Just to throw a Monkey Wrench in the mix Vintage57, here's a carton marked 10oz. on the bottom but it also says King Size on it....???


----------



## OsiaBoyce (Feb 24, 2012)

.......but for a definitive answer I would turn to this book by our own Digdug.


----------



## epackage (Feb 24, 2012)

This is from The Handbook of Texas Online and an article about the soft drink industry in Texas.

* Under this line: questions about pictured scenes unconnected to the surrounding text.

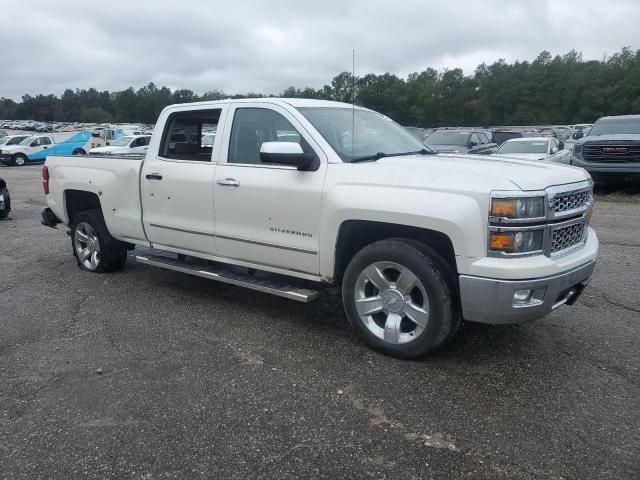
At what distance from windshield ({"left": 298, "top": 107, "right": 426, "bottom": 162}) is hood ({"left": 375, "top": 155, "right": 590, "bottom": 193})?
337mm

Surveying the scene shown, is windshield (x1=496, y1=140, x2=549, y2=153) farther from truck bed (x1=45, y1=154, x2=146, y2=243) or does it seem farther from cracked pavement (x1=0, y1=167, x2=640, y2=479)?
truck bed (x1=45, y1=154, x2=146, y2=243)

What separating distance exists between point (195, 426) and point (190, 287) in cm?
291

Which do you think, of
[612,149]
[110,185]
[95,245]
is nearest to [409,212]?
[110,185]

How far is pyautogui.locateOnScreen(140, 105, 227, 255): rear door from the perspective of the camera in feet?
16.0

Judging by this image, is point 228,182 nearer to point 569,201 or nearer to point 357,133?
point 357,133

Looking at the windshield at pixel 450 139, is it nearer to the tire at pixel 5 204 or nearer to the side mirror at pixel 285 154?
the tire at pixel 5 204

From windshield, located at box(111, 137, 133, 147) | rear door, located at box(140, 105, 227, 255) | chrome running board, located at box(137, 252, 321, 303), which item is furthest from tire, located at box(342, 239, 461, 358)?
windshield, located at box(111, 137, 133, 147)

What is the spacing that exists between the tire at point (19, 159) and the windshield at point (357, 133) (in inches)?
1188

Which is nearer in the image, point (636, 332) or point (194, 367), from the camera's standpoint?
point (194, 367)

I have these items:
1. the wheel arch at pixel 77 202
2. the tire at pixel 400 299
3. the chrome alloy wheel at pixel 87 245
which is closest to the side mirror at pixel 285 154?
the tire at pixel 400 299

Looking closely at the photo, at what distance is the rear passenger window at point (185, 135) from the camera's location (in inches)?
208

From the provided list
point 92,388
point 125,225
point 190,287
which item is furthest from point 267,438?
point 125,225

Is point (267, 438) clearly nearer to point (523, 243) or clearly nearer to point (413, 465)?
point (413, 465)

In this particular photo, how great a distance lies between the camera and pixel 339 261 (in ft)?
13.6
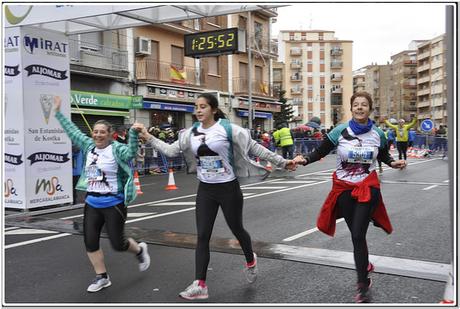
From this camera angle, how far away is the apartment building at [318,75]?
112562 mm

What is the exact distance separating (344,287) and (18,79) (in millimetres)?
7371

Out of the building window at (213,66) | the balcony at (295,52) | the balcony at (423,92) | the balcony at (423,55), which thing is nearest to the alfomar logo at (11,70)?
the building window at (213,66)

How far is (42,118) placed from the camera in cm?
994

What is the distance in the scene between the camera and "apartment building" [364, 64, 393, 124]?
138 m

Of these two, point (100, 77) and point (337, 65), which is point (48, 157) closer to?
point (100, 77)

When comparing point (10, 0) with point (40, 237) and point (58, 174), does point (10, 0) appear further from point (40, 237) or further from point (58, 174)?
point (58, 174)

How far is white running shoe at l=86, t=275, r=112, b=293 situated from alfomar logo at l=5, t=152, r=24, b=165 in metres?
5.46

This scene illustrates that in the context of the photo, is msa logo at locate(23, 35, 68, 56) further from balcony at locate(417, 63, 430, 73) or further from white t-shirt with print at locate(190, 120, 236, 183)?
balcony at locate(417, 63, 430, 73)

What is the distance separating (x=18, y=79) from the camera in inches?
376

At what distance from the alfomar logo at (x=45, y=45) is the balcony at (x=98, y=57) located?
1242cm

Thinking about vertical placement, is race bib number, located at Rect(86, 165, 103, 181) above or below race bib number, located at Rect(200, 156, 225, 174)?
below

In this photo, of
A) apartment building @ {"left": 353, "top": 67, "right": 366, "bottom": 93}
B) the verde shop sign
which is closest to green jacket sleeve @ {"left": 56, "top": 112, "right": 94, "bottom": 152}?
the verde shop sign

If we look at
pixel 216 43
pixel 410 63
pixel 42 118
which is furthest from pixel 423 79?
pixel 42 118

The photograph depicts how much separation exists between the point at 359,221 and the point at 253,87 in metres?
34.8
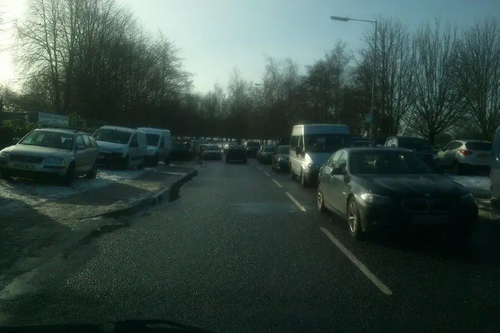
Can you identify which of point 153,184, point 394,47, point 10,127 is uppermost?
point 394,47

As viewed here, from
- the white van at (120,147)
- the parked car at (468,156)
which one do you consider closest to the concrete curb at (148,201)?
the white van at (120,147)

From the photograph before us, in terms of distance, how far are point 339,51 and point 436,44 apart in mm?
16191

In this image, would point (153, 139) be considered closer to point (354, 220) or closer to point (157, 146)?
point (157, 146)

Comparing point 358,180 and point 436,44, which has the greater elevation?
point 436,44

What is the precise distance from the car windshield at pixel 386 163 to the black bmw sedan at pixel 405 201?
18 mm

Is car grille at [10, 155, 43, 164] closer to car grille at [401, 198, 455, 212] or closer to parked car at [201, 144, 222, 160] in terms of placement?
car grille at [401, 198, 455, 212]

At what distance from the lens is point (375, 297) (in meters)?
6.14

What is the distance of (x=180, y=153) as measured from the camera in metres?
44.9

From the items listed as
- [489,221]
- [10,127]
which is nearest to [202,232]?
[489,221]

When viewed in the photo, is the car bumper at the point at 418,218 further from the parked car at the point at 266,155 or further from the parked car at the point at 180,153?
the parked car at the point at 180,153

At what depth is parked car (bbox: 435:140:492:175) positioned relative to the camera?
2597 cm

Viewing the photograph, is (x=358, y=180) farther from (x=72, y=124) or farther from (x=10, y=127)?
(x=72, y=124)

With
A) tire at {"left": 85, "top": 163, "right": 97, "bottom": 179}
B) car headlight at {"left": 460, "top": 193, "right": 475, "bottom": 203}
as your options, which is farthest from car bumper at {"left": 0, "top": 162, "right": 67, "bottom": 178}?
car headlight at {"left": 460, "top": 193, "right": 475, "bottom": 203}

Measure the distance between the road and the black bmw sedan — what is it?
372 mm
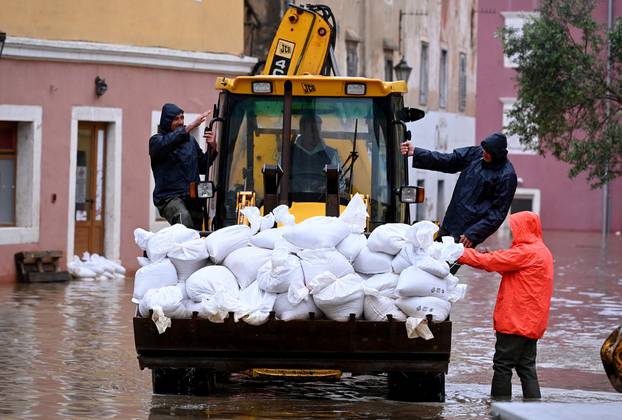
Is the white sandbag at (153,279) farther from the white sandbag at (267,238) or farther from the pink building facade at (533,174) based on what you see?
the pink building facade at (533,174)

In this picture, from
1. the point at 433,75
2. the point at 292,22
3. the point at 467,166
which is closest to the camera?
the point at 467,166

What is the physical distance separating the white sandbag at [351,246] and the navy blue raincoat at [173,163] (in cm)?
272

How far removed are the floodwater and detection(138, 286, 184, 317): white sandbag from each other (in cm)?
69

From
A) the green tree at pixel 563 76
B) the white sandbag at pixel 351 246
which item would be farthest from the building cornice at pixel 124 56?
the white sandbag at pixel 351 246

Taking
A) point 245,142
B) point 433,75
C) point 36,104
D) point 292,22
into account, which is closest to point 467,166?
point 245,142

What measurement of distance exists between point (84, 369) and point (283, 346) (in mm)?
3019

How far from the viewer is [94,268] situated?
2503cm

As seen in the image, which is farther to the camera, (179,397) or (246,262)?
(179,397)

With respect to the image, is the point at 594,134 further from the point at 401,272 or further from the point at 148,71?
the point at 401,272

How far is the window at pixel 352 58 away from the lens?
37.8 meters

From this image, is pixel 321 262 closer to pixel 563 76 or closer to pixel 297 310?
pixel 297 310

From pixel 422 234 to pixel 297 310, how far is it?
0.99 meters

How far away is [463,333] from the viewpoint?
17828mm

 In 1955 Coca-Cola introduced the "king-size" (ten or twelve ounce) and the "family-size" bottles (twenty-six ounces).


----------



## digdug (Feb 24, 2012)

The King Size was both, the 10 ounce and 12 ounce. Each bottler could choose which size they wanted to offer in their service area.  Since Pepsi had used mainly the 12 ounce, a Coca-Cola bottler might want to sell a 12 ounce in his area to better compete against them, etc.   So either 10 or 12 for your carton would work.
 And thanks Pat for the plug on my book.  I don't discuss my book on the forum due to the flak I received for doing it when it first came out.
 Doug


----------



## epackage (Feb 24, 2012)

> ORIGINAL:  digdug
> 
> The King Size was both, the 10 ounce and 12 ounce. Each bottler could choose which size they wanted to offer in their service area.  Since Pepsi had used mainly the 12 ounce, a Coca-Cola bottler might want to sell a 12 ounce in his area to better compete against them, etc.   So either 10 or 12 for your carton would work.
> And thanks Pat for the plug on my book.  I don't discuss my book on the forum due to the flak I received for doing it when it first came out.
> Doug


 Great info...thanx Doug...Jim


----------



## vintage57 (Feb 25, 2012)

WOW! Thanks for the interesting info, guys!
 Here's why I'm looking.
 Last fall I found an 8 pack carton of 16 oz bottles for a buck! But they were in the 
 Original Formula Classic red carton. I thought they would look better in a vintage carton.
 I found and won a set of 3 different cartons off ebay...an 8 pack, one marked both 16 oz and ONE PINT (in big letters) and the King Size one. I'll put the bottles I bought in the One Pint carton and wait for 4 more to make another 6 pack. I have enough 6 1/2 ouncers for the 8 pack. I just wondered about the King Size. I know that some bottles have a bigger diameter and might fit a carton too tight, I assume they would be 16 oz.  I just wanted to know so I could make a nice display. 
 And about the statement regarding that bottlers could choose 10 or 12 oz. ... What if they sold 12 oz; what would they do when 10 oz bottles came back from the retailer? Maybe swap out with another bottler doing 10 oz?
 I would appreciate being able to purchase the Coke Bottle book. Can *digdug* send me an email with info 

 ewaldsbarbq@hotmail.com       My email is messed up if replying to my forum name.

 Terry


----------



## acls (Feb 25, 2012)

Good info on the King Size Coke.  If I had seen that post where people criticized you Doug for posting information about your book I would have stuck up for you.  Sheesh.... If an established forum member can't share with everyone he wrote a book about bottles.... that is ridiculous.


----------



## Eric (Feb 26, 2012)

Here are some of my KING SIZE COKES.... Can't find a date on my crate.. would be on the inside
 but the outer inner sides were cut/groved.rounded after the sampings... bottles dated on bottom 55?


----------



## Eric (Feb 26, 2012)

date (and I meant the crate dates were stamped not samped Ha...) was too late to edit.


----------



## Eric (Feb 26, 2012)

one of my 6 packs of 12 oz. bottles


----------



## digdug (Feb 27, 2012)

Vintage57- Terry, No problem. I don't mind sharing any information I have on bottles. I sent you an email about my book. 
 Doug

 Eric, yes your bottles are from 1955, first year for the King Size. Although 1955 they were in limited production and were being tested in different areas. It wasn't until 1957 before they were offered to any bottler that wanted to carry them. The 10 and 12 ounce were available either embossed or ACL at first.


----------